**Task brief**
Can you copy out the data word for word, starting with the line containing "Vintage Gold Textured" and ending with the line containing "Playground During Pandemic", with both of those lines included and the pictures left out?

**Records for this task**
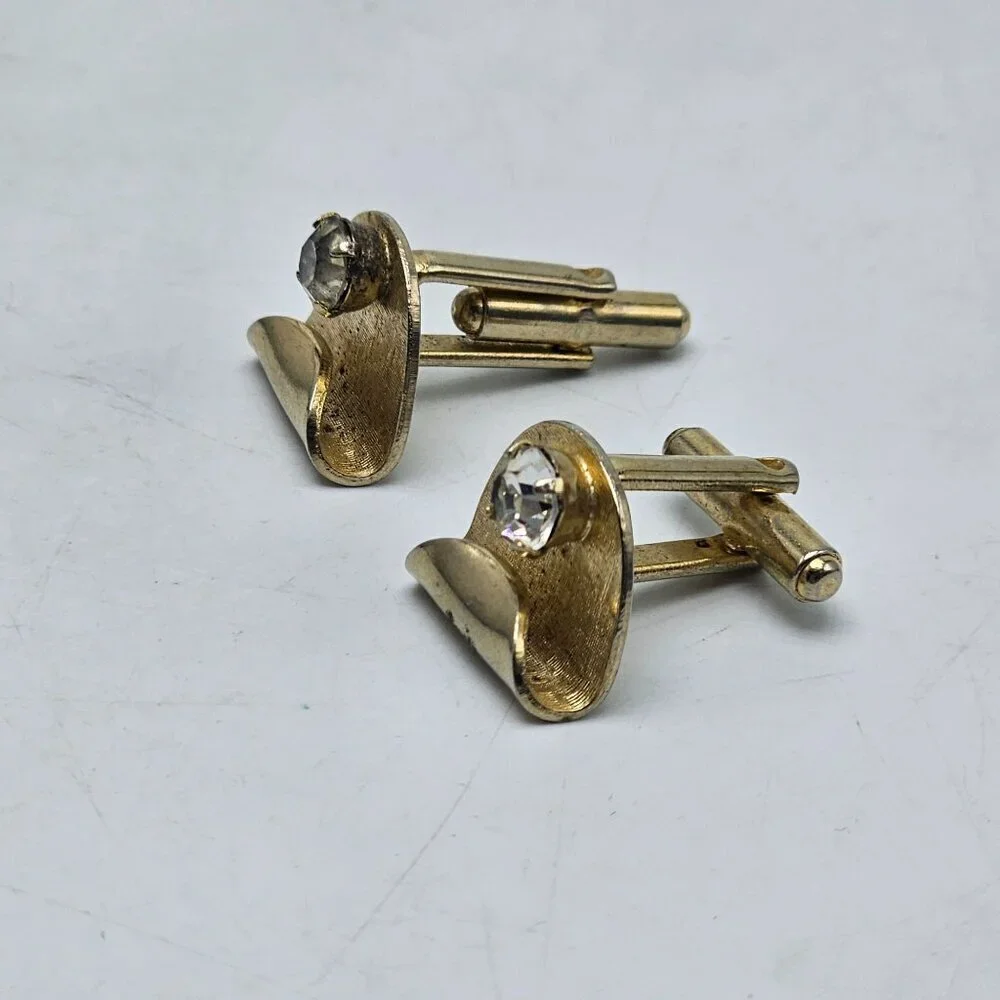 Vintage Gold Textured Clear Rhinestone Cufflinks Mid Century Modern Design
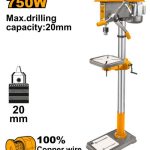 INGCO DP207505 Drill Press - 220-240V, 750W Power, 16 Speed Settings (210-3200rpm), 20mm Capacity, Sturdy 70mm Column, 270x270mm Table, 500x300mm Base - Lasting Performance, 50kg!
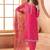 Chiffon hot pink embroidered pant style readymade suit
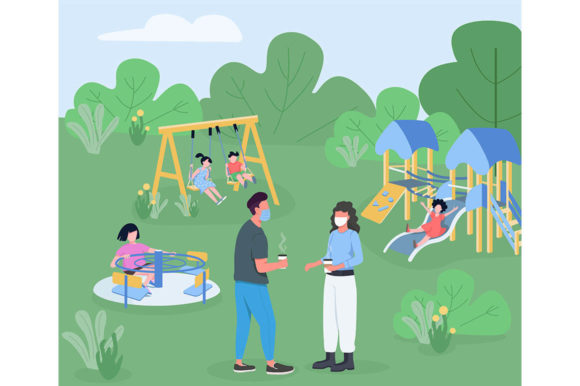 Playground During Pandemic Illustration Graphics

* * *

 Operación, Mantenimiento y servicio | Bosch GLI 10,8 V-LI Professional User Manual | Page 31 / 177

**Answer below**
 Vintage Gold Textured Clear Rhinestone Cufflinks Mid Century Modern Design
 INGCO DP207505 Drill Press - 220-240V, 750W Power, 16 Speed Settings (210-3200rpm), 20mm Capacity, Sturdy 70mm Column, 270x270mm Table, 500x300mm Base - Lasting Performance, 50kg!
 Chiffon hot pink embroidered pant style readymade suit
 Playground During Pandemic Illustration Graphics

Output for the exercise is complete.